BEGIN Reading passage

Thank you to Marco Nappolini, a researcher and strategist for MindfulMoney, a London-based investment news organisation for including FedUpUSA.org in their new research report, which explores the new finance-specific networks of influence.
Of their findings, perhaps the most telling aspect is the apparent massive shift in people’s mindsets away from the mainstream media and toward independent sources:
The research confirms the existence of a network of investment super-connectors with extraordinary media influence and reach. These super-connected new influentials are, for the most part, not well established voices in the media but individual bloggers who fiercely champion their independence….In the US, the network functions as the unofficial voice of Wall Street & the US federal bank with no mainstream media players at the centre of the network.
While I personally, don’t find this shocking, it is nice to see my theory confirmed.
According to the report, the top 20 most influential financial/economic sources are:
1. Naked Capitalism
2. Infectious Greed
3. The Big Picture
4. Jesse’s Cross Roads Cafe
6. Mish’s Global Economic Analysis
7. Calculated Risk
8. Paul Krugman’s Blog
9. FT Alphaville
10. Ludwig von Mises Institute
11. The Market Trader [sic] (The Market-Ticker)

END Reading passage
BEGIN Information

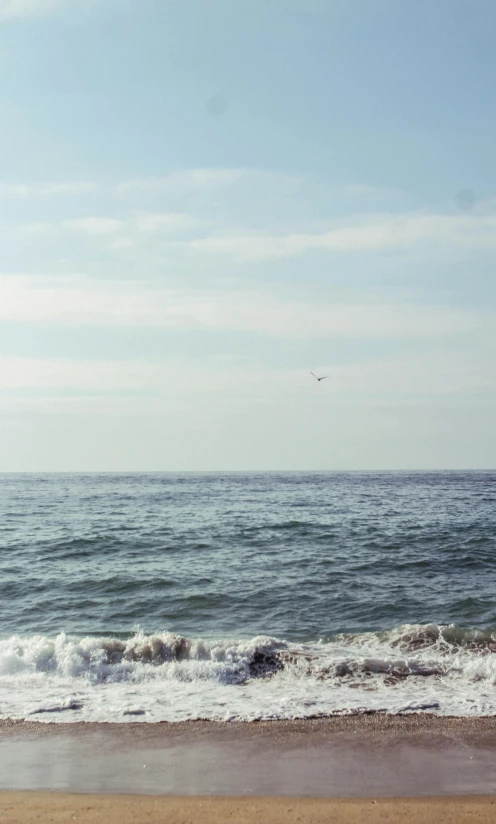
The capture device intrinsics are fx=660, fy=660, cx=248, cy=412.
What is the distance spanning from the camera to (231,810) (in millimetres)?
7195

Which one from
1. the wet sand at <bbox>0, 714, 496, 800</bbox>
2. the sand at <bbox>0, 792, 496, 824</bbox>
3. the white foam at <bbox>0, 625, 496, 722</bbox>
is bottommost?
the white foam at <bbox>0, 625, 496, 722</bbox>

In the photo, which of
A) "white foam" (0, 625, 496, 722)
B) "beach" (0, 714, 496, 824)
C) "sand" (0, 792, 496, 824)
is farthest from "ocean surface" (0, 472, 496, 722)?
"sand" (0, 792, 496, 824)

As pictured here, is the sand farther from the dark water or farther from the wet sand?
the dark water

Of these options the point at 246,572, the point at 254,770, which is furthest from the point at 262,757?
the point at 246,572

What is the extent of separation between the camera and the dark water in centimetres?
1631

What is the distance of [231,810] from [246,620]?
915 centimetres

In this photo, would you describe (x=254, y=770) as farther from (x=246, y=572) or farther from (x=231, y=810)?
(x=246, y=572)

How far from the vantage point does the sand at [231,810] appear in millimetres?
6992

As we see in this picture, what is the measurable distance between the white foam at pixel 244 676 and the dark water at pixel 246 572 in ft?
4.35

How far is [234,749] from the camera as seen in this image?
8992 millimetres

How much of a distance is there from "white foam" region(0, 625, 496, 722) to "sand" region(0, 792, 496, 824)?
282cm

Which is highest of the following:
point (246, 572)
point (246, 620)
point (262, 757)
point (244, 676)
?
point (246, 572)

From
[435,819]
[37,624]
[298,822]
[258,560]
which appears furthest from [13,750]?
[258,560]

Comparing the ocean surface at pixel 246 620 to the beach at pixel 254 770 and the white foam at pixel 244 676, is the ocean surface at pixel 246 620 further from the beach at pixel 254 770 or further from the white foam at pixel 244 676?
the beach at pixel 254 770
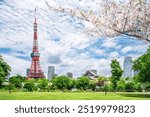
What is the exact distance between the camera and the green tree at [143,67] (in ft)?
106

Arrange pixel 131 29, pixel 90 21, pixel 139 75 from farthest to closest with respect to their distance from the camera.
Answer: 1. pixel 139 75
2. pixel 131 29
3. pixel 90 21

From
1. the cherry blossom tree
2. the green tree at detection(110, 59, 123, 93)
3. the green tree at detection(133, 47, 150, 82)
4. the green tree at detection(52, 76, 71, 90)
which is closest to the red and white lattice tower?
the green tree at detection(52, 76, 71, 90)

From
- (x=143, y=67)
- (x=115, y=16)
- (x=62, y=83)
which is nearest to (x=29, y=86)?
(x=62, y=83)

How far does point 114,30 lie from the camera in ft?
52.5

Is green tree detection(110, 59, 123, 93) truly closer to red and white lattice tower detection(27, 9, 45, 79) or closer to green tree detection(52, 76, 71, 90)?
green tree detection(52, 76, 71, 90)

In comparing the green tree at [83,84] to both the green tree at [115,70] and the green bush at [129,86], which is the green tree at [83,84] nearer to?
the green bush at [129,86]

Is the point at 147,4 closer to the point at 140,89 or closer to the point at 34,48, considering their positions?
the point at 140,89

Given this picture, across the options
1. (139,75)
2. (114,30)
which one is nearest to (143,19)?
(114,30)

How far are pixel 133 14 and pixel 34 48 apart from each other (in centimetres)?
5307

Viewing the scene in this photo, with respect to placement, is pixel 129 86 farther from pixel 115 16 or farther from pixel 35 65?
pixel 115 16

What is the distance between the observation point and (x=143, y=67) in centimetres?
3262

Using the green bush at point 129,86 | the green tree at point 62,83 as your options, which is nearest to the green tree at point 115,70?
the green bush at point 129,86

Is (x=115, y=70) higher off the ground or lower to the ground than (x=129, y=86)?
higher

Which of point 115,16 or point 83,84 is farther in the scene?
point 83,84
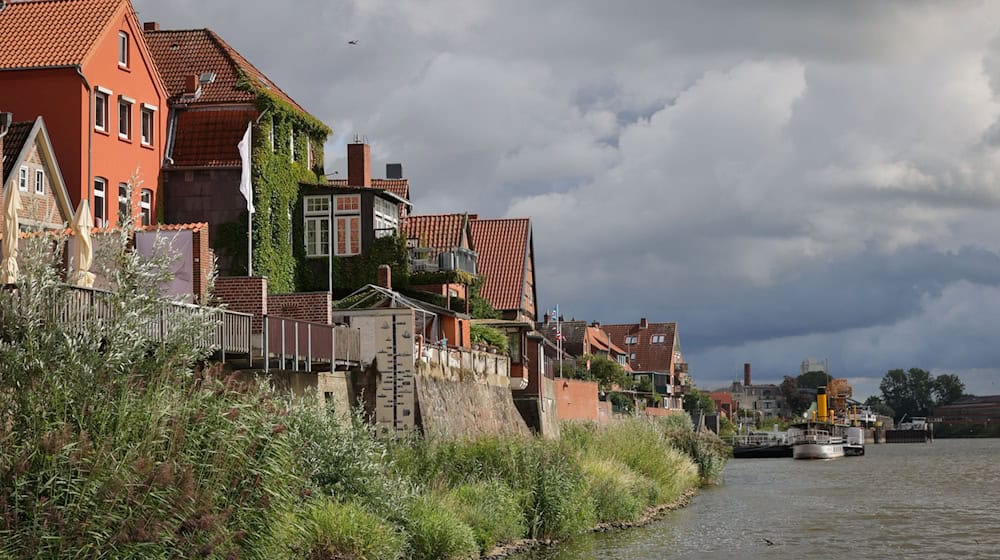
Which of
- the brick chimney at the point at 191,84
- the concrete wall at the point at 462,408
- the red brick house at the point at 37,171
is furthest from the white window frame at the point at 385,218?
the red brick house at the point at 37,171

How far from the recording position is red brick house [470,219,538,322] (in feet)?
252

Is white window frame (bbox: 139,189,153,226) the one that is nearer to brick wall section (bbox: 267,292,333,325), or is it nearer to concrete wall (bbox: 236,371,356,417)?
brick wall section (bbox: 267,292,333,325)

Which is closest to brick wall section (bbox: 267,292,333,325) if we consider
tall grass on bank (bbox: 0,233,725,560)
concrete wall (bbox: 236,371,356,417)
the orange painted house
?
concrete wall (bbox: 236,371,356,417)

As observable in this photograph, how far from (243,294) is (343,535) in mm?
10350

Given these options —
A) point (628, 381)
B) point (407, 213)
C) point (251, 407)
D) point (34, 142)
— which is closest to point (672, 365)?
point (628, 381)

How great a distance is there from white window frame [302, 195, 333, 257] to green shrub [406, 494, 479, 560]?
28.2 m

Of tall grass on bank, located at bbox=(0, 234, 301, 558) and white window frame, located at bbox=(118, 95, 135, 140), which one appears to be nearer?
tall grass on bank, located at bbox=(0, 234, 301, 558)

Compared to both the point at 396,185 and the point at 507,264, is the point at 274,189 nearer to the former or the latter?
the point at 396,185

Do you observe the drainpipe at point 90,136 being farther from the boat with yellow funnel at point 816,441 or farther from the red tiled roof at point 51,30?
the boat with yellow funnel at point 816,441

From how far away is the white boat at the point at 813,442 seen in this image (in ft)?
366

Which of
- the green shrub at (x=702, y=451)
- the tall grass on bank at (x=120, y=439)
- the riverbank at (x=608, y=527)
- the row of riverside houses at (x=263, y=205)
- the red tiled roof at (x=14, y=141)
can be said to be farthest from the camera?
the green shrub at (x=702, y=451)

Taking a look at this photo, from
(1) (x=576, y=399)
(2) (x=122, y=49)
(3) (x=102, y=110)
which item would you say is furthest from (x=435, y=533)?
(1) (x=576, y=399)

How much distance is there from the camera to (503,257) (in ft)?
259

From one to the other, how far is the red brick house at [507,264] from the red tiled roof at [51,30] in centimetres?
3246
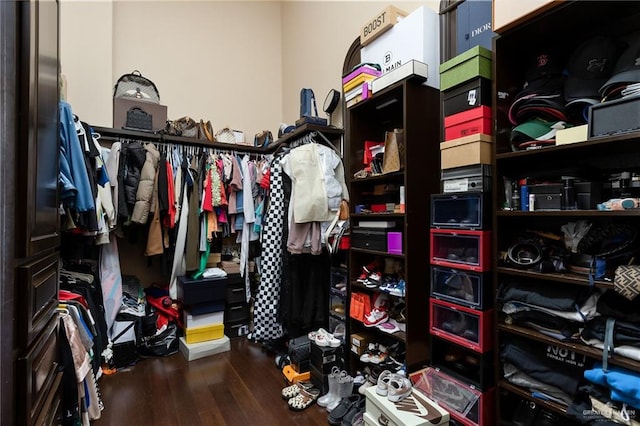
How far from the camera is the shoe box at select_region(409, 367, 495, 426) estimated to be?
130cm

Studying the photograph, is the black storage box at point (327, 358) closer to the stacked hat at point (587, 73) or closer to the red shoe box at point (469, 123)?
the red shoe box at point (469, 123)

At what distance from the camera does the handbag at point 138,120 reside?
274 centimetres

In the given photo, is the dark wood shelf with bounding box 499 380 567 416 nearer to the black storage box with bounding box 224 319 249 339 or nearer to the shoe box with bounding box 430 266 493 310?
the shoe box with bounding box 430 266 493 310

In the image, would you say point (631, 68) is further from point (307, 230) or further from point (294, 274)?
point (294, 274)

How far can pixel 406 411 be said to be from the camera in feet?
4.29

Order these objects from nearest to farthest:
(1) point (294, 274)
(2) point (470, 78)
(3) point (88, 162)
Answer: (2) point (470, 78) → (3) point (88, 162) → (1) point (294, 274)

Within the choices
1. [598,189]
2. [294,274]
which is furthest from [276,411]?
[598,189]

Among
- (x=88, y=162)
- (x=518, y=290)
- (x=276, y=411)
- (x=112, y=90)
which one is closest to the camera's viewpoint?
(x=518, y=290)

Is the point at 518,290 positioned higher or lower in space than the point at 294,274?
higher

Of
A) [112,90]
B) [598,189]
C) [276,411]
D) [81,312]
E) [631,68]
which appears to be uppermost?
[112,90]

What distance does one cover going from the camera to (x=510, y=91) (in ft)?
Answer: 4.42

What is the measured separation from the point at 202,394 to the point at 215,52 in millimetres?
3371

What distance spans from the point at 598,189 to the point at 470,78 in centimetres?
65

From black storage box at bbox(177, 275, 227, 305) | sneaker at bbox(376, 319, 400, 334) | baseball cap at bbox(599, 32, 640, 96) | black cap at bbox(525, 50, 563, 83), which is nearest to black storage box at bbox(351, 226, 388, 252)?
sneaker at bbox(376, 319, 400, 334)
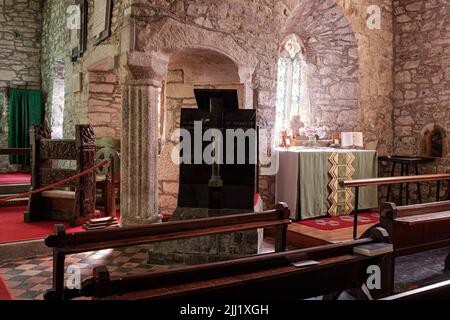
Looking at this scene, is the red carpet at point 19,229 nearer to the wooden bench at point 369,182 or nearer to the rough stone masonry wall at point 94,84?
the rough stone masonry wall at point 94,84

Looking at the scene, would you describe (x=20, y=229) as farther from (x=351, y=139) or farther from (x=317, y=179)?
(x=351, y=139)

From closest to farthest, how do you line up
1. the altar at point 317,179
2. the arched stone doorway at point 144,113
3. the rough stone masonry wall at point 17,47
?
the arched stone doorway at point 144,113, the altar at point 317,179, the rough stone masonry wall at point 17,47

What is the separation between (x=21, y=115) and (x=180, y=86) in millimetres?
5498

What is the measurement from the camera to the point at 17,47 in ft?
30.0

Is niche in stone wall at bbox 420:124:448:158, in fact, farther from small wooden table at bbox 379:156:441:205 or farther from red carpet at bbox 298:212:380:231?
red carpet at bbox 298:212:380:231

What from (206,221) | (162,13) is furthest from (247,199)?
(162,13)

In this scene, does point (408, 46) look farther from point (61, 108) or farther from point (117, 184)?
point (61, 108)

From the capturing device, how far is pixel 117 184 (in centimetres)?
559

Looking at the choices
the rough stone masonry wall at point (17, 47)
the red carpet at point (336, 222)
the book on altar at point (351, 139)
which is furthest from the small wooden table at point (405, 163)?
the rough stone masonry wall at point (17, 47)

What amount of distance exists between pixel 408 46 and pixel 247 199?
4.85 metres

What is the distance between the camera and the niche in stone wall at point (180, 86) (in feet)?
16.7

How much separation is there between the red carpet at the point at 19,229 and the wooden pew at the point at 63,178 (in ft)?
0.49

END Information

▶ **Problems to solve**
A. In the post about the MindfulMoney research report, in which city is MindfulMoney based?
B. Carry on the post about the MindfulMoney research report from its last line.

▶ **Set of answers**
A. London

B.
12. WSJ Blogs
13. The Epicurean Dealmaker
16. China Financial Markets
17. Max Keiser
18. The Angry Bear
19. The Economist
20. Jr. Deputy Accountant
Seven of these top 20 are regularly featured here on FedUpUSA,, along with many more which didn’t make the list. Number 11, The Market-Ticker, is where FedUpUSA began. We try to bring people as much information as possible in one central location so that people can stay informed about our ever-changing economic situation. Knowledge is power.
A big thank you to all the people that work hard to bring accurate information to the public about our economic situation. If it were left up to the mainstream media, people would still be enticed into buying stock like Bear Stearns…..3 days before it collapsed. They’d still believe housing values always go up and they’d think our unemployment rate is really 9.4%.